People are looking to the future, and we are helping them identify the support that will help go beyond just meeting their immediate needs. Even in the midst of a war, people are thinking about what type of world they want to create for their children and what they need to do to get there.

Removing rubble and clearing landmines are key priorities to allow displaced people to return home and begin rebuilding their communities.

What are the priorities for the next 6 to 12 months?

It’s really scaling up our programme, and we’re working on a couple of things. One is digital transformation; we’re focusing on helping the government to provide a lot of digital services. Because when people are on the move and living through a war it is vital to be able to access things like social services online.

The second is around infrastructure repair. We’re working on a wide range of repair initiatives from schools and houses and hospitals through to bigger emergency infrastructure. And the third is around mine action and rubble removal.

Our aim is to make sure that, where possible, people can safely stay in their homes and communities.
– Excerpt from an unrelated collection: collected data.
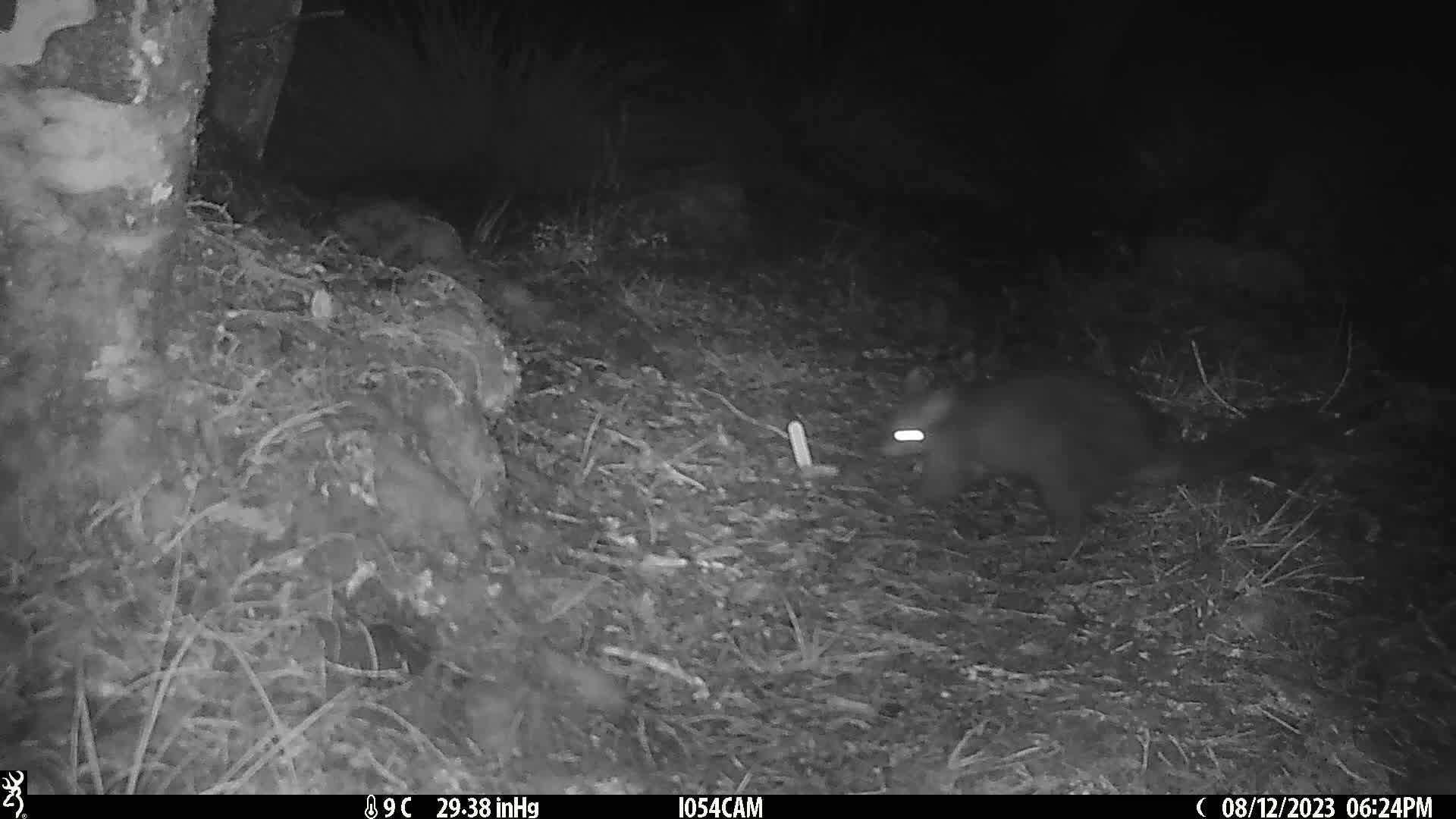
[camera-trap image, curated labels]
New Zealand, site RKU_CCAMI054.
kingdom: Animalia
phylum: Chordata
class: Mammalia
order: Diprotodontia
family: Phalangeridae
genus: Trichosurus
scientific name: Trichosurus vulpecula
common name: common brushtail possum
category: possum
Possum (common brushtail possum) (Trichosurus vulpecula).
And for those that have left – we have to make sure that they have communities that are safe to return to.

Nearly 6.7 million people have left the country so there’s a lot of people living outside that want to come back to Ukraine, but they need to have the opportunity. This is why UNDP is working on supporting small business entrepreneurs and helping to create jobs again.

There’s going to be a lot of work that needs to be done. But UNDP has been in Ukraine since 1993 and we are committed to being here as long as we are needed.

“Even in the midst of a war, people are thinking about what type of world they want to create for their children and what they need to do to get there.”